### TO-DO LIST
1) Copy word for word the part of the consulting interview article starting at "Most consulting recruits" and ending at "Let’s get started!".
2) Keep writing the consulting interview article from the point where it stops.

10 Consulting Interview Questions & ANSWERS You Need to Know

Consulting Interview Questions

Most consulting recruits stress out about the dreaded case interview. But you also need to be ready to show your personality, motivation, and cultural fit in fit or behavioral interviews.

By practicing your answers to common questions before your interview, you’ll recall key details, sound more confident, and improve your chances of landing your dream job. We’ll help by providing a list of  common consulting interview questions you should be ready for, along with sample answers.

In this article, we’ll discuss:

  • 4 types of consulting interview questions
  • Why fit questions matter to consulting companies
  • How to answer interview questions like a pro
  • The top 10 consulting interview questions to practice WITH SAMPLE ANSWERS!

Let’s get started!


The 4 Types of Consulting Interview Questions

1. Consulting Fit Questions

Consulting fit questions are all about getting to know you better. The interviewer wants to know why you’re interested in consulting, what drives you, and how you’ll fit in with their company culture and values. Some common questions include “Tell me about yourself.” and “Why do you want to work in consulting?” 

While consulting fit interview questions might touch on some examples from your work experience, they’re more high-level than behavioral questions.

2. Consulting Behavioral Questions

Consulting behavioral interview questions evaluate your ability to succeed in consulting based on your past experiences. 

The interviewer wants specific examples from previous work, volunteer, extracurricular, or school experiences. Tell a good story to keep them engaged.

Think of these questions as an opportunity to expand on a bullet point on your resume rather than giving an overview of everything you did in that role. For example, one common consulting behavioral interview question is, “Tell me about a time you solved a tough problem.”

3. Consulting Case Interview Questions

The case is the main part of most consulting interviews. Here the interviewer will assess your problem-solving ability and analytical skills by asking you to solve a business problem. Types of case questions vary from market sizing, to profitability analysis or cost-benefit analysis.

Example: PhoneCo manufactures cell phones and is experiencing declining sales. The company wants to know why sales are declining and what it can do to improve its results. How can we help PhoneCo?

Check out Our Ultimate Guide to Case Interview Prep to learn how to solve a case!

4. Brainteasers Questions

Most consulting firms have moved away from using traditional brain teasers and, instead, focus on market sizing questions during the case interview, especially MBB firms (McKinsey, BCG, or Bain). You’ll need to estimate the size of a particular market in terms of volume or revenue. 

For example, in the PhoneCo case interview, you might need to estimate how many cell phones are sold annually in North America to understand the company’s competitiveness.

If you want to learn how to tackle these, see our 7 Steps to Answer Market Sizing Questions.

When to Expect a Fit or Behavioral Question

In a first-round interview, most of the time is spent on a case study, with only a few minutes for a fit or behavioral question. In the decision round, you will meet multiple interviewers, one of whom may focus exclusively on fit or behavioral questions.

It’s worth noting McKinsey asks these questions in every interview. They call it the personal experience interview (PEI). The McKinsey PEI interview question is “a mile deep and an inch wide.” They look at one story from your resume or one personal characteristic (inch wide) and ask multiple questions about it (mile deep). For more information on McKinsey’s process, we outline the 11 McKinsey PEI Questions You Need to Be Able to Answer.

### MATERIAL
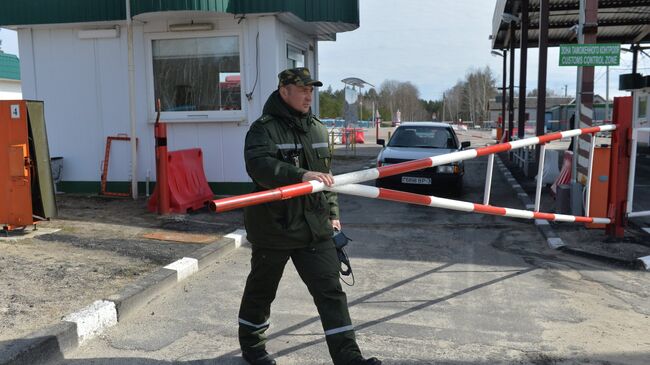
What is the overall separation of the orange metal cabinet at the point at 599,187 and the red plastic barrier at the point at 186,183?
5419 mm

### RESULTS IN ORDER
1)
Most consulting recruits stress out about the dreaded case interview. But you also need to be ready to show your personality, motivation, and cultural fit in fit or behavioral interviews.

By practicing your answers to common questions before your interview, you’ll recall key details, sound more confident, and improve your chances of landing your dream job. We’ll help by providing a list of  common consulting interview questions you should be ready for, along with sample answers.

In this article, we’ll discuss:

  • 4 types of consulting interview questions
  • Why fit questions matter to consulting companies
  • How to answer interview questions like a pro
  • The top 10 consulting interview questions to practice WITH SAMPLE ANSWERS!

Let’s get started!

2)
Importance of Consulting Fit Interview Questions

A consulting firm won’t hire you just because you’re a case interview whiz. Most candidates prepare heavily for the case interview. However, it’s just as important to practice for other types of questions. 

The interviewer is looking to understand:

  • Are you someone they want to work with (or be stuck with at an airport)?
  • Are you someone they feel comfortable putting in front of a client?
  • Are you a team player?
  • Are you someone they want to mentor?

Also, interviews are a two-way street! Use this opportunity to evaluate if the consulting firm is a good fit for your personality and career goals.


Nail the case & fit interview with strategies from former MBB Interviewers that have helped 89.6% of our clients pass the case interview.

Tips to Ace the Consulting Fit and Behavioral Questions

Tell a Story Using the ‘A STAR(E)’ Method

You may have heard of the STAR method as a way to answer behavioral questions. The STAR method stands for Situation, Task, Action, and Result.

However, we believe the ‘A STAR(E)’ method is more impactful and memorable. It stands for:

  • Answer: Start with a 1-sentence answer to the interviewer’s question. 
  • Situation: Describe what happened. When and where did it happen? Who was involved?
  • Tension: What was the conflict?
  • Action: What did you do to resolve it?
  • Result: What happened because of your action(s)?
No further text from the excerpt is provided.